→ Excerpted data:
━━━━━━━━━━
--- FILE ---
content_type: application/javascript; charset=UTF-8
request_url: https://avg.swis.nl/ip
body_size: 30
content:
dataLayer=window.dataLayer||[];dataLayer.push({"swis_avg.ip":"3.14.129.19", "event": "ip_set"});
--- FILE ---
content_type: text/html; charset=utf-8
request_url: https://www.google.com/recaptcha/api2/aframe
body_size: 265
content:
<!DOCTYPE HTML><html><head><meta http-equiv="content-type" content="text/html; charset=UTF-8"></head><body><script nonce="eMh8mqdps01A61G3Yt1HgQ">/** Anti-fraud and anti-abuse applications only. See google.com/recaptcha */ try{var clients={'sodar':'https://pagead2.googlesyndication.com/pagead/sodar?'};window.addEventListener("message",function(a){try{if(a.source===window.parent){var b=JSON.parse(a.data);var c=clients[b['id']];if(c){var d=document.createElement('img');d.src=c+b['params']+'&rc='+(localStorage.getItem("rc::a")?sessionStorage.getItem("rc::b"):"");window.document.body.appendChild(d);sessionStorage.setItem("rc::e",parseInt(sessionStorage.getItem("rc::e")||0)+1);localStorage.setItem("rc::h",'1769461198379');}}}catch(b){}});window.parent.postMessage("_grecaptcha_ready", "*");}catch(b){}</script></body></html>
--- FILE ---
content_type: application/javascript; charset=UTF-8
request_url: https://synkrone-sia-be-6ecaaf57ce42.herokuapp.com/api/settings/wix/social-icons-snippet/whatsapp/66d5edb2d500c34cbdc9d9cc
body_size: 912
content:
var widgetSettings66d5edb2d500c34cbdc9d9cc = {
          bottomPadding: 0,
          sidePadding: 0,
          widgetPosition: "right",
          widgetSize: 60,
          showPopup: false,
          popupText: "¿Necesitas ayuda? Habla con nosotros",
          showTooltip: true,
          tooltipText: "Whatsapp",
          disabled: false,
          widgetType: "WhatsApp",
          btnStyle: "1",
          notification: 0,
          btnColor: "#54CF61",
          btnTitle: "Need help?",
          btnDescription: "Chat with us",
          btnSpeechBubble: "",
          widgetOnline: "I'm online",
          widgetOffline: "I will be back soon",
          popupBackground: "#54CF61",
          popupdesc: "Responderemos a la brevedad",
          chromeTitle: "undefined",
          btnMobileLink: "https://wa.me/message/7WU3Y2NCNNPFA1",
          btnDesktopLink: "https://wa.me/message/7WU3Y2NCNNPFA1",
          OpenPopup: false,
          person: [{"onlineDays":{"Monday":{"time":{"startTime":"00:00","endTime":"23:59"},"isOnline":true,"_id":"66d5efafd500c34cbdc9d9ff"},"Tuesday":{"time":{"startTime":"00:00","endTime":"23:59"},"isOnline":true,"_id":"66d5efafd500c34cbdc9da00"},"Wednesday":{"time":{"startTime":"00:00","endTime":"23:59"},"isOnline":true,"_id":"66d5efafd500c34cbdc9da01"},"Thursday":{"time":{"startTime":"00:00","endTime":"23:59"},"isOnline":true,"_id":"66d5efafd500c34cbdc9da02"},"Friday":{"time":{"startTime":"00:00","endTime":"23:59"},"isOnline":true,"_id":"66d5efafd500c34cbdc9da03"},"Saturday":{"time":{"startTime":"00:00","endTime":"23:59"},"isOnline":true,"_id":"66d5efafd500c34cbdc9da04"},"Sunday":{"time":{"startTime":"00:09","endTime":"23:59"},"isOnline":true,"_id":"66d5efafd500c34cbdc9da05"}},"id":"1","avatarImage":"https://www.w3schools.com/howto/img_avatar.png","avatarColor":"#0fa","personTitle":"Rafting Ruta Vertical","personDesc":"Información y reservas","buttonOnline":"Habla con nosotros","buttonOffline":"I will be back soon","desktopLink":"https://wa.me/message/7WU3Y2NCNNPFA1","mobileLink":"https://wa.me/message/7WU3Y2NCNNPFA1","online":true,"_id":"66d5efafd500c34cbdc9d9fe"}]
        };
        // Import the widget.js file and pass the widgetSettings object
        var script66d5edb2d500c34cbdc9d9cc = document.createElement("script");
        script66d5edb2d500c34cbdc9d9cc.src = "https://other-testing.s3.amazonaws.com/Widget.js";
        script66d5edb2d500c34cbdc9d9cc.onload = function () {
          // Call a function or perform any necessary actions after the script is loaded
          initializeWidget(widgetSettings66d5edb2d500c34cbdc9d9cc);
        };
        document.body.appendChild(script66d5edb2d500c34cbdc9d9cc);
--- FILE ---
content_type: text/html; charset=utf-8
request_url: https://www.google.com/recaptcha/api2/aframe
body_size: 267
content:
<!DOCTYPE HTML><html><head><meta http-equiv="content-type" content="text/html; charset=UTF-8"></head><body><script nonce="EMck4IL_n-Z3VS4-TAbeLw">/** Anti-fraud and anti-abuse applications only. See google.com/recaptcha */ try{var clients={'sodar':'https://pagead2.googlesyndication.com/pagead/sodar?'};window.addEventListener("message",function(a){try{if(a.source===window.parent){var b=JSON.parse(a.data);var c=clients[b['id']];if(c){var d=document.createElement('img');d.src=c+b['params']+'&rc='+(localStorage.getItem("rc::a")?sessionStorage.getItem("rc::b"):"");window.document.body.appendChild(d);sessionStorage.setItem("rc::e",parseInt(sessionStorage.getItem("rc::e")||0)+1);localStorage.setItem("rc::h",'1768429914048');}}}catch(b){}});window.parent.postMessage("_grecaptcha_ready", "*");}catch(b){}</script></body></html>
━━━━━━━━━━
→ Brief: Copy out every record exactly.

→ Result of this task:
--- FILE ---
content_type: application/javascript; charset=UTF-8
request_url: https://avg.swis.nl/ip
body_size: 30
content:
dataLayer=window.dataLayer||[];dataLayer.push({"swis_avg.ip":"3.14.129.19", "event": "ip_set"});
--- FILE ---
content_type: text/html; charset=utf-8
request_url: https://www.google.com/recaptcha/api2/aframe
body_size: 265
content:
<!DOCTYPE HTML><html><head><meta http-equiv="content-type" content="text/html; charset=UTF-8"></head><body><script nonce="eMh8mqdps01A61G3Yt1HgQ">/** Anti-fraud and anti-abuse applications only. See google.com/recaptcha */ try{var clients={'sodar':'https://pagead2.googlesyndication.com/pagead/sodar?'};window.addEventListener("message",function(a){try{if(a.source===window.parent){var b=JSON.parse(a.data);var c=clients[b['id']];if(c){var d=document.createElement('img');d.src=c+b['params']+'&rc='+(localStorage.getItem("rc::a")?sessionStorage.getItem("rc::b"):"");window.document.body.appendChild(d);sessionStorage.setItem("rc::e",parseInt(sessionStorage.getItem("rc::e")||0)+1);localStorage.setItem("rc::h",'1769461198379');}}}catch(b){}});window.parent.postMessage("_grecaptcha_ready", "*");}catch(b){}</script></body></html>
--- FILE ---
content_type: application/javascript; charset=UTF-8
request_url: https://synkrone-sia-be-6ecaaf57ce42.herokuapp.com/api/settings/wix/social-icons-snippet/whatsapp/66d5edb2d500c34cbdc9d9cc
body_size: 912
content:
var widgetSettings66d5edb2d500c34cbdc9d9cc = {
          bottomPadding: 0,
          sidePadding: 0,
          widgetPosition: "right",
          widgetSize: 60,
          showPopup: false,
          popupText: "¿Necesitas ayuda? Habla con nosotros",
          showTooltip: true,
          tooltipText: "Whatsapp",
          disabled: false,
          widgetType: "WhatsApp",
          btnStyle: "1",
          notification: 0,
          btnColor: "#54CF61",
          btnTitle: "Need help?",
          btnDescription: "Chat with us",
          btnSpeechBubble: "",
          widgetOnline: "I'm online",
          widgetOffline: "I will be back soon",
          popupBackground: "#54CF61",
          popupdesc: "Responderemos a la brevedad",
          chromeTitle: "undefined",
          btnMobileLink: "https://wa.me/message/7WU3Y2NCNNPFA1",
          btnDesktopLink: "https://wa.me/message/7WU3Y2NCNNPFA1",
          OpenPopup: false,
          person: [{"onlineDays":{"Monday":{"time":{"startTime":"00:00","endTime":"23:59"},"isOnline":true,"_id":"66d5efafd500c34cbdc9d9ff"},"Tuesday":{"time":{"startTime":"00:00","endTime":"23:59"},"isOnline":true,"_id":"66d5efafd500c34cbdc9da00"},"Wednesday":{"time":{"startTime":"00:00","endTime":"23:59"},"isOnline":true,"_id":"66d5efafd500c34cbdc9da01"},"Thursday":{"time":{"startTime":"00:00","endTime":"23:59"},"isOnline":true,"_id":"66d5efafd500c34cbdc9da02"},"Friday":{"time":{"startTime":"00:00","endTime":"23:59"},"isOnline":true,"_id":"66d5efafd500c34cbdc9da03"},"Saturday":{"time":{"startTime":"00:00","endTime":"23:59"},"isOnline":true,"_id":"66d5efafd500c34cbdc9da04"},"Sunday":{"time":{"startTime":"00:09","endTime":"23:59"},"isOnline":true,"_id":"66d5efafd500c34cbdc9da05"}},"id":"1","avatarImage":"https://www.w3schools.com/howto/img_avatar.png","avatarColor":"#0fa","personTitle":"Rafting Ruta Vertical","personDesc":"Información y reservas","buttonOnline":"Habla con nosotros","buttonOffline":"I will be back soon","desktopLink":"https://wa.me/message/7WU3Y2NCNNPFA1","mobileLink":"https://wa.me/message/7WU3Y2NCNNPFA1","online":true,"_id":"66d5efafd500c34cbdc9d9fe"}]
        };
        // Import the widget.js file and pass the widgetSettings object
        var script66d5edb2d500c34cbdc9d9cc = document.createElement("script");
        script66d5edb2d500c34cbdc9d9cc.src = "https://other-testing.s3.amazonaws.com/Widget.js";
        script66d5edb2d500c34cbdc9d9cc.onload = function () {
          // Call a function or perform any necessary actions after the script is loaded
          initializeWidget(widgetSettings66d5edb2d500c34cbdc9d9cc);
        };
        document.body.appendChild(script66d5edb2d500c34cbdc9d9cc);
--- FILE ---
content_type: text/html; charset=utf-8
request_url: https://www.google.com/recaptcha/api2/aframe
body_size: 267
content:
<!DOCTYPE HTML><html><head><meta http-equiv="content-type" content="text/html; charset=UTF-8"></head><body><script nonce="EMck4IL_n-Z3VS4-TAbeLw">/** Anti-fraud and anti-abuse applications only. See google.com/recaptcha */ try{var clients={'sodar':'https://pagead2.googlesyndication.com/pagead/sodar?'};window.addEventListener("message",function(a){try{if(a.source===window.parent){var b=JSON.parse(a.data);var c=clients[b['id']];if(c){var d=document.createElement('img');d.src=c+b['params']+'&rc='+(localStorage.getItem("rc::a")?sessionStorage.getItem("rc::b"):"");window.document.body.appendChild(d);sessionStorage.setItem("rc::e",parseInt(sessionStorage.getItem("rc::e")||0)+1);localStorage.setItem("rc::h",'1768429914048');}}}catch(b){}});window.parent.postMessage("_grecaptcha_ready", "*");}catch(b){}</script></body></html>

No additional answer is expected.